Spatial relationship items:
##############################
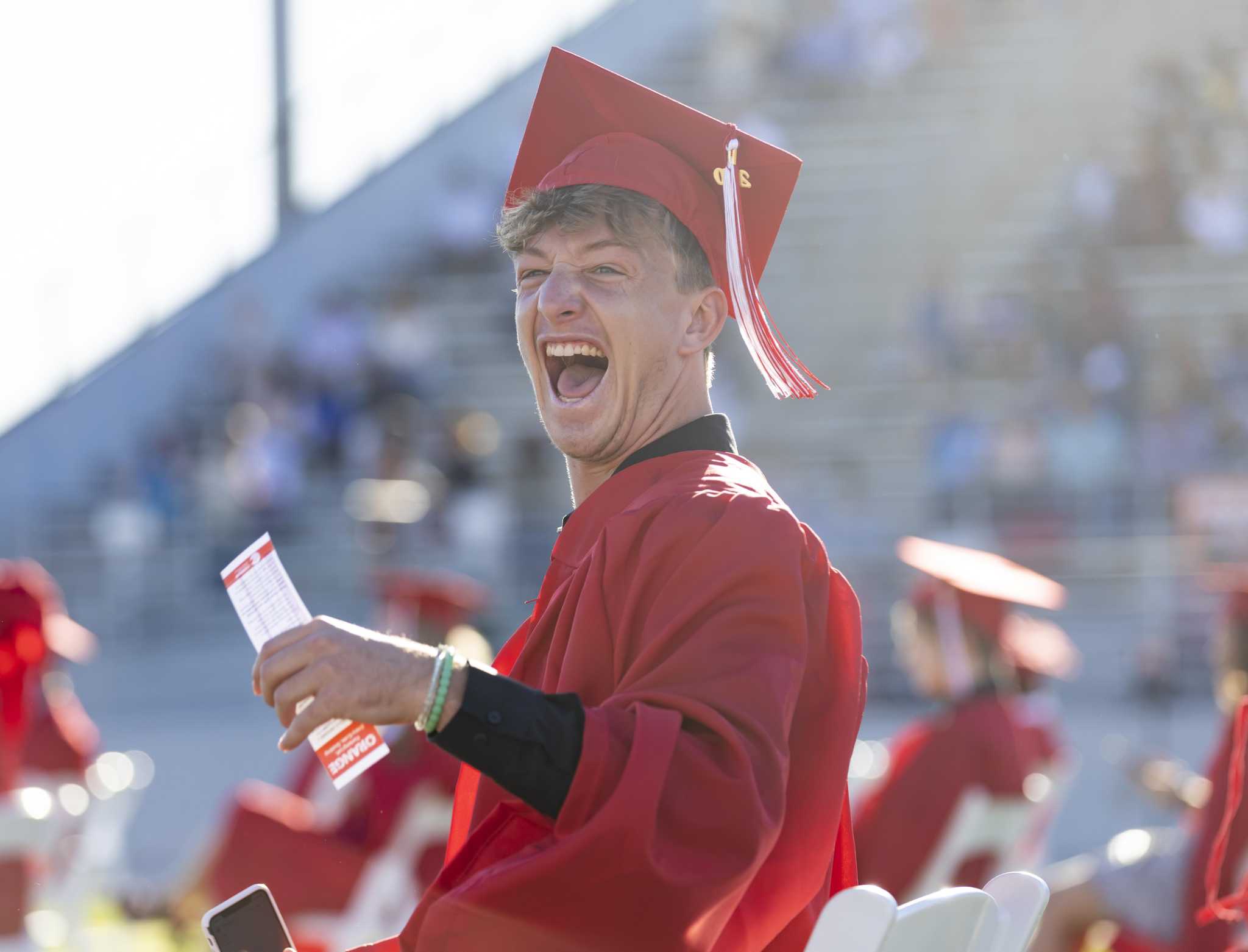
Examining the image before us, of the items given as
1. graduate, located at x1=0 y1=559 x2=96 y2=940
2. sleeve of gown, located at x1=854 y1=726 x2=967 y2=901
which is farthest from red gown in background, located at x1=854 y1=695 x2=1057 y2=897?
graduate, located at x1=0 y1=559 x2=96 y2=940

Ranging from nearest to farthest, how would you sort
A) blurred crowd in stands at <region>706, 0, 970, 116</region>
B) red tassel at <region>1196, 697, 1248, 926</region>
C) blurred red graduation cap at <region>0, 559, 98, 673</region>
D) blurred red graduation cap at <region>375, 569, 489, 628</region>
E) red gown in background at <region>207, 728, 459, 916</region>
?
red tassel at <region>1196, 697, 1248, 926</region> < red gown in background at <region>207, 728, 459, 916</region> < blurred red graduation cap at <region>375, 569, 489, 628</region> < blurred red graduation cap at <region>0, 559, 98, 673</region> < blurred crowd in stands at <region>706, 0, 970, 116</region>

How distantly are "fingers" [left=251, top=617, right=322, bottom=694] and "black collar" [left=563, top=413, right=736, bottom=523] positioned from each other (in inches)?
17.1

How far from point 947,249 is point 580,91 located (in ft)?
36.5

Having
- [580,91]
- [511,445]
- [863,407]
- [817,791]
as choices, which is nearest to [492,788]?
[817,791]

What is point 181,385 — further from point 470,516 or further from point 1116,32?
point 1116,32

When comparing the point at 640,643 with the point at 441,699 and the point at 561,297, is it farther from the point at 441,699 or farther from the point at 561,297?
the point at 561,297

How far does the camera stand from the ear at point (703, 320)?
190 cm

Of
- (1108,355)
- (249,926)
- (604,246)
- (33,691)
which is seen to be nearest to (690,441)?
(604,246)

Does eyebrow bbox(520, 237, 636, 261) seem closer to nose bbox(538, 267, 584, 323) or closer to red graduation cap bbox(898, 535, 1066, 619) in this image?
nose bbox(538, 267, 584, 323)

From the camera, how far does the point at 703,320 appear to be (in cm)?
193

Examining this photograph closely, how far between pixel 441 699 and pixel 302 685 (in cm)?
11

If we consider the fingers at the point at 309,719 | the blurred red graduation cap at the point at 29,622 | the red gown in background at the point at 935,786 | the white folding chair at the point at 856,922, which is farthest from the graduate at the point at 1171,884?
the blurred red graduation cap at the point at 29,622

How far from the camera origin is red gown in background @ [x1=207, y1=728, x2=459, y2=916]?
16.9ft

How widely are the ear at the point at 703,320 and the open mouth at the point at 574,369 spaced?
9 cm
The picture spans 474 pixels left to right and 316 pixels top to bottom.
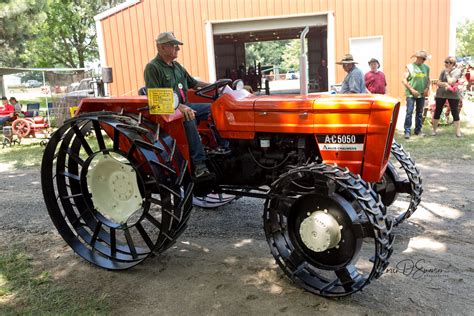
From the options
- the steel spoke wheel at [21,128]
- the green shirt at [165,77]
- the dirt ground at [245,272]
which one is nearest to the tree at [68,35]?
the steel spoke wheel at [21,128]

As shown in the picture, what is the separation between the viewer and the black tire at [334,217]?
8.53 feet

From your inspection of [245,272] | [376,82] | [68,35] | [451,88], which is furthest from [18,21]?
[245,272]

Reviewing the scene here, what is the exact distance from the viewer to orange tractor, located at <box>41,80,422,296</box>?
2754 millimetres

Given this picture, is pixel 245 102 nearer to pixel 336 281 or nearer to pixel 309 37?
pixel 336 281

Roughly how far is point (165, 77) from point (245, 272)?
1625 mm

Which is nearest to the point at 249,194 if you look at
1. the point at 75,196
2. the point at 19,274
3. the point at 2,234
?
the point at 75,196

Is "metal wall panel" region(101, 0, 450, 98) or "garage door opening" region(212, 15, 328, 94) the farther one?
"garage door opening" region(212, 15, 328, 94)

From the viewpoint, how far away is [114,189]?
3557 mm

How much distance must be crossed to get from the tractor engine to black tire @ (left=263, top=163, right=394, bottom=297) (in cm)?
25

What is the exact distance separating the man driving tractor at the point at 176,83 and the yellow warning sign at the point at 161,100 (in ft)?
0.67

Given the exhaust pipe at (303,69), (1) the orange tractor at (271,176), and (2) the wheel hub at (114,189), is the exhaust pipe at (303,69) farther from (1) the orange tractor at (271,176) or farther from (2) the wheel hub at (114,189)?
(2) the wheel hub at (114,189)

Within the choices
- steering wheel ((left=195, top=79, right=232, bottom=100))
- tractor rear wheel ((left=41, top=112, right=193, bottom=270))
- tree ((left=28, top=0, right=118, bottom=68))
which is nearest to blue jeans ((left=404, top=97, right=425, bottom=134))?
steering wheel ((left=195, top=79, right=232, bottom=100))

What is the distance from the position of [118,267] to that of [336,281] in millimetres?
1633

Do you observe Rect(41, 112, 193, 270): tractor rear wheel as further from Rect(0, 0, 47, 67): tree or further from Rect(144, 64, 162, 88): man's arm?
Rect(0, 0, 47, 67): tree
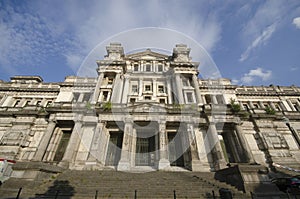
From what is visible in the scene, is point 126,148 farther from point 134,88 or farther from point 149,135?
point 134,88

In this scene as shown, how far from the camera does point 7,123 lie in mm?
20562

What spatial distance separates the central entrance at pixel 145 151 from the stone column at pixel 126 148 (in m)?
2.33

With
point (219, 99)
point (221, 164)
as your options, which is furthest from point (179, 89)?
point (221, 164)

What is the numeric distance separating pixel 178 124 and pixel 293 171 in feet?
41.3

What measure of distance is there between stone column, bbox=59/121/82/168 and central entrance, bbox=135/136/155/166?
7149 millimetres

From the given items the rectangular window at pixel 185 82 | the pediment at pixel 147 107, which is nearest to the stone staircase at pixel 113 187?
the pediment at pixel 147 107

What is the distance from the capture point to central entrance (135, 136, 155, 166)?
17.6 meters

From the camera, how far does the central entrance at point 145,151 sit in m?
17.6

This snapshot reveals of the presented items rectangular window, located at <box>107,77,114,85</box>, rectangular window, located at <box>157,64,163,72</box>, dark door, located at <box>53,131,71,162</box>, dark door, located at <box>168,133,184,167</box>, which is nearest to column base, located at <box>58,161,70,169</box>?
dark door, located at <box>53,131,71,162</box>

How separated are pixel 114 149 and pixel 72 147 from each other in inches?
188

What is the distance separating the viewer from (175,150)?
60.6ft

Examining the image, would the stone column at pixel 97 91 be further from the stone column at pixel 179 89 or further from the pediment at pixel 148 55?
the stone column at pixel 179 89

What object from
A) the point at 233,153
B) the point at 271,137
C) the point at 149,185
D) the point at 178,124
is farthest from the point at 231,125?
the point at 149,185

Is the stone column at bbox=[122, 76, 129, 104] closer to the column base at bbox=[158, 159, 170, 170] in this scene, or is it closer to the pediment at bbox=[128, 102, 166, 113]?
the pediment at bbox=[128, 102, 166, 113]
##############################
WORK TO COMPLETE>
Reproduce every item above word for word, leaving out the pictures.

ANSWER FOR THE TASK>
Examining the image before us, of the items given as
1. graduate, located at x1=0 y1=559 x2=96 y2=940
2. sleeve of gown, located at x1=854 y1=726 x2=967 y2=901
which is farthest from red gown in background, located at x1=854 y1=695 x2=1057 y2=897?
graduate, located at x1=0 y1=559 x2=96 y2=940

Ranging from nearest to farthest, how would you sort
A) blurred crowd in stands at <region>706, 0, 970, 116</region>
B) red tassel at <region>1196, 697, 1248, 926</region>
C) blurred red graduation cap at <region>0, 559, 98, 673</region>
D) blurred red graduation cap at <region>375, 569, 489, 628</region>
E) red gown in background at <region>207, 728, 459, 916</region>
?
red tassel at <region>1196, 697, 1248, 926</region> < red gown in background at <region>207, 728, 459, 916</region> < blurred red graduation cap at <region>375, 569, 489, 628</region> < blurred red graduation cap at <region>0, 559, 98, 673</region> < blurred crowd in stands at <region>706, 0, 970, 116</region>

How distantly are "fingers" [left=251, top=617, right=322, bottom=694] and "black collar" [left=563, top=413, right=736, bottom=523] positioned from each other (in inches)?
17.1

How far from point 947,249 is point 580,91 located (in ft)?
36.5

Having
- [580,91]
- [511,445]
- [863,407]
- [817,791]
as choices, which is nearest to [492,788]?
[817,791]

What is point 181,385 — further from point 470,516 or further from point 1116,32?
point 1116,32

When comparing the point at 640,643 with the point at 441,699 and the point at 561,297, is it farther from the point at 441,699 or farther from the point at 561,297?
the point at 561,297

How far does the camera stand from the ear at point (703, 320)?
190 cm

Of
- (1108,355)
- (249,926)
- (604,246)
- (33,691)
which is seen to be nearest to (690,441)?
(604,246)

Does eyebrow bbox(520, 237, 636, 261) seem closer to nose bbox(538, 267, 584, 323) or closer to red graduation cap bbox(898, 535, 1066, 619) in this image?
nose bbox(538, 267, 584, 323)

From the camera, how far does the point at 703,320 appear to be (in cm)?
193

Examining this photograph closely, how far between pixel 441 699 and pixel 302 685 (in cm)?
11

If we consider the fingers at the point at 309,719 | the blurred red graduation cap at the point at 29,622 | the red gown in background at the point at 935,786 | the white folding chair at the point at 856,922, which is farthest from the graduate at the point at 1171,884?
the blurred red graduation cap at the point at 29,622

How far from the camera origin is red gown in background @ [x1=207, y1=728, x2=459, y2=916]?
16.9ft

How widely are the ear at the point at 703,320 and the open mouth at the point at 574,369 spaced?
9 cm
The picture spans 474 pixels left to right and 316 pixels top to bottom.
From the options
- the steel spoke wheel at [21,128]
- the green shirt at [165,77]
- the dirt ground at [245,272]
which one is nearest to the tree at [68,35]?
the steel spoke wheel at [21,128]

As shown in the picture, what is the separation between the viewer and the black tire at [334,217]?
8.53 feet

From your inspection of [245,272] | [376,82] | [68,35] | [451,88], which is furthest from [18,21]?
[245,272]

Reviewing the scene here, what is the exact distance from the viewer to orange tractor, located at <box>41,80,422,296</box>?
2754 millimetres

Given this picture, is pixel 245 102 nearer to pixel 336 281 or nearer to pixel 309 37?
pixel 336 281

Roughly how far is point (165, 77) from point (245, 272)?
1625 mm

Which is nearest to the point at 249,194 if you look at
1. the point at 75,196
2. the point at 19,274
3. the point at 2,234
?
the point at 75,196

Is "metal wall panel" region(101, 0, 450, 98) or "garage door opening" region(212, 15, 328, 94) the farther one?
"garage door opening" region(212, 15, 328, 94)

From the viewpoint, how far away is [114,189]?
3557 mm

How much distance must be crossed to get from the tractor engine to black tire @ (left=263, top=163, right=394, bottom=297) (in cm)?
25

What is the exact distance separating the man driving tractor at the point at 176,83 and the yellow warning sign at the point at 161,100 (in ft)?
0.67

Given the exhaust pipe at (303,69), (1) the orange tractor at (271,176), and (2) the wheel hub at (114,189), is the exhaust pipe at (303,69) farther from (1) the orange tractor at (271,176) or farther from (2) the wheel hub at (114,189)?
(2) the wheel hub at (114,189)

Within the choices
- steering wheel ((left=195, top=79, right=232, bottom=100))
- tractor rear wheel ((left=41, top=112, right=193, bottom=270))
- tree ((left=28, top=0, right=118, bottom=68))
which is nearest to blue jeans ((left=404, top=97, right=425, bottom=134))?
steering wheel ((left=195, top=79, right=232, bottom=100))

What is the distance from the position of [118,267] to that of [336,281] in millimetres?
1633

Do you observe Rect(41, 112, 193, 270): tractor rear wheel as further from Rect(0, 0, 47, 67): tree or further from Rect(144, 64, 162, 88): man's arm?
Rect(0, 0, 47, 67): tree
From what is visible in the scene, is point 126,148 farther from point 134,88 or farther from point 149,135?
point 134,88

In this scene as shown, how far from the camera does point 7,123 lie in mm?
20562

What spatial distance separates the central entrance at pixel 145 151 from the stone column at pixel 126 148 (in m)?
2.33

With
point (219, 99)
point (221, 164)
as your options, which is furthest from point (179, 89)?
point (221, 164)

What is the numeric distance separating pixel 178 124 and pixel 293 171 in feet?
41.3

What measure of distance is there between stone column, bbox=59/121/82/168 and central entrance, bbox=135/136/155/166?
7149 millimetres

From the given items the rectangular window at pixel 185 82 | the pediment at pixel 147 107, which is nearest to the stone staircase at pixel 113 187?
the pediment at pixel 147 107

What is the distance from the capture point to central entrance (135, 136, 155, 166)?
17.6 meters

From the camera, how far does the central entrance at point 145,151 sit in m?
17.6

This snapshot reveals of the presented items rectangular window, located at <box>107,77,114,85</box>, rectangular window, located at <box>157,64,163,72</box>, dark door, located at <box>53,131,71,162</box>, dark door, located at <box>168,133,184,167</box>, which is nearest to column base, located at <box>58,161,70,169</box>?
dark door, located at <box>53,131,71,162</box>

How separated are pixel 114 149 and pixel 72 147 from each other in inches?
188

What is the distance separating the viewer from (175,150)?
60.6ft

Examining the image, would the stone column at pixel 97 91 be further from the stone column at pixel 179 89 or further from the pediment at pixel 148 55?
the stone column at pixel 179 89

What object from
A) the point at 233,153
B) the point at 271,137
C) the point at 149,185
D) the point at 178,124
is farthest from the point at 231,125?
the point at 149,185

Is the stone column at bbox=[122, 76, 129, 104] closer to the column base at bbox=[158, 159, 170, 170] in this scene, or is it closer to the pediment at bbox=[128, 102, 166, 113]?
the pediment at bbox=[128, 102, 166, 113]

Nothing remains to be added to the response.